Tân Bình was a former urban district of Ho Chi Minh City, Vietnam. The city's international airport was situated in the district. It consisted of 15 wards, from Ward 1 to Ward 15. It occupied 22.43 km2. In the 2019 census, Tân Bình district had a population of 474,792 people.

==Geography==
Tân Bình was situated within the urban core of Ho Chi Minh City. Most of the district landscape was flat with the highest natural elevation being around 8-9 m in the area of Tân Sơn Nhất International Airport.

==Demographics==

As of the April 1, 2019 census, there were 133,745 households and 474,792 residents in the district. 16.5% were under the age of 14, 77.5% from 15 to 64, and 6% who were 65 years of age or older. For every 100 females, there were 94.0 males.

===Ethnic groups===
In 2004, the population was predominantly ethnic Vietnamese (Kinh) with 93.33%. The second-largest ethnic group was the Chinese (Hoa) with 6.38%. Other ethnic groups included Khmer with 0.11%, Tày with 0,05%, Nùng with 0,03%, Mường with 0,02%, Chăm with 0,02% and Thái with 0,01% of the population.

===Religion===
According to the 1999 census, 56.68% reported to be non-religious, 22.9% practiced Catholicism, 19.62% practiced Buddhism, 0.4% practiced Cao Dai, 0.37% practiced Protestantism, 0.02% were Muslims while 0.01% followed Hoa Hao.
==Education==
Tân Bình district had one of the most notable high schools in Ho Chi Minh City, the Nguyễn Thượng Hiền High School. Other public high schools are Nguyễn Chí Thanh High School, Nguyễn Thái Bình High School and one of the most popular private high school in Ho Chi Minh City, Lý Tự Trọng High School.

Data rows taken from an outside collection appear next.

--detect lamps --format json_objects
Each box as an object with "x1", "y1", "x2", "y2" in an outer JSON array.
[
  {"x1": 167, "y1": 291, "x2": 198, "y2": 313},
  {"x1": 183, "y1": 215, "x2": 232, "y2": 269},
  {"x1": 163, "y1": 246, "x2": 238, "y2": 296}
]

Tân Bình School's Disability Workplace Education and Training Project is a collaborative project involving Tân Bình District Department of Education and Training, RMIT University's Department of Social and Community Services and the Loreto Vietnam Australia Program (LVAP). The project is funded by the Australian Government International Aid Program (AusAID) and technical support is provided by AVI (Australian Volunteers International).